4. Mme B, ressortissante sri-lankaise née le 30 juin 1982 à Pandrisuddan (Sri Lanka), entrée en France le 12 mars 2014 sous couvert d’un visa long séjour, a bénéficié le 16 octobre 2014 de la délivrance d’une carte de résident en qualité de conjointe d’une personne bénéficiaire de la protection internationale. Le 31 août 2024, la requérante a présenté une demande de renouvellement de ce titre de séjour sur la plateforme « Administration Numérique pour les Etrangers en France » (ANEF) et a été rendue destinataire d’une simple attestation de dépôt. Mme B demande qu’il soit enjoint au préfet du Val-de-Marne de la convoquer afin de lui délivrer un récépissé de cette demande.
5. Toutefois, le préfet du Val-de-Marne fait valoir que, postérieurement à l’enregistrement de la requête, Mme B a été rendue destinataire d’une attestation de prolongation d’instruction, valable du 10 décembre 2024 au 9 mars 2025. La requérante ne soutient pas avoir rencontré des difficultés dans l’accès effectif à ce document justificatif de la régularité de son séjour.

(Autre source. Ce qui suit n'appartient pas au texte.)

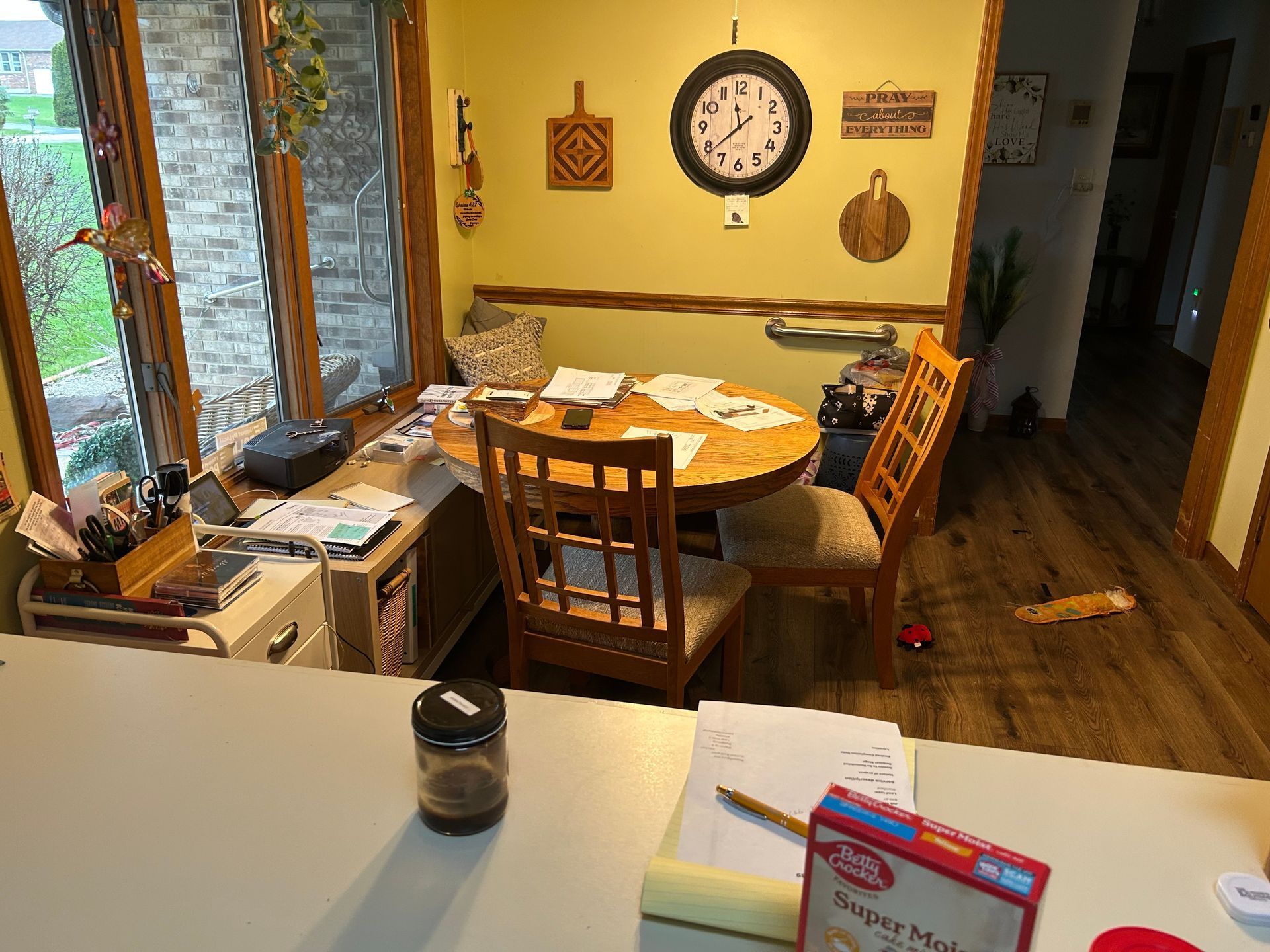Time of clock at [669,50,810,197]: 11:38
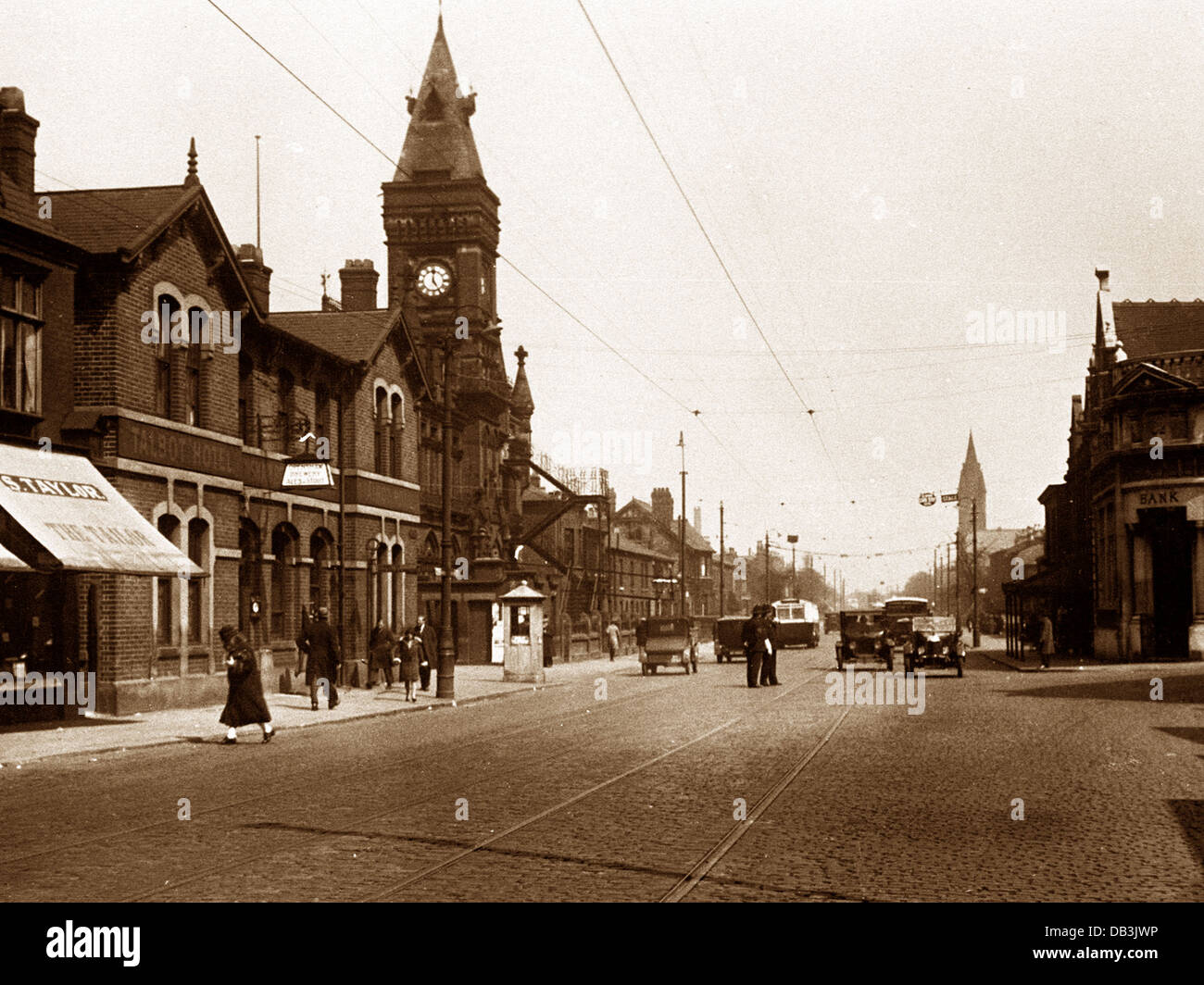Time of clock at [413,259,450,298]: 5:00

Dès lors, il n’y a plus lieu de statuer sur les conclusions présentées par Mme B sur le fondement de l’article L. 521-3 du code de justice administrative.
Sur les frais de justice :
6. Il y a lieu, dans les circonstances de l’espèce, de mettre à la charge de l’Etat une somme de 1 500 euros en application des dispositions de l’article L. 521-3 du code de justice administrative.
O R D O N N E :
Article 1er : Il n’y a plus lieu de statuer sur les conclusions présentées par Mme B sur le fondement de l’article L. 521-3 du code de justice administrative.
Article 2 : L’Etat versera à Mme B une somme de 1 500 euros au titre de l’article L. 761-1 du code de justice administrative.
Article 3 : La présente ordonnance sera notifiée à Mme A B et au ministre d’Etat, ministre de l’intérieur.
Copie en sera adressée au préfet du Val-de-Marne.
La juge des référés,
Signé : C. LETORT
La République mande et ordonne au ministre d’Etat, ministre de l’intérieur en ce qui le concerne et à tous commissaires de justice à ce requis en ce qui concerne les voies de droit commun contre les parties privées de pourvoir à l’exécution de la présente ordonnance.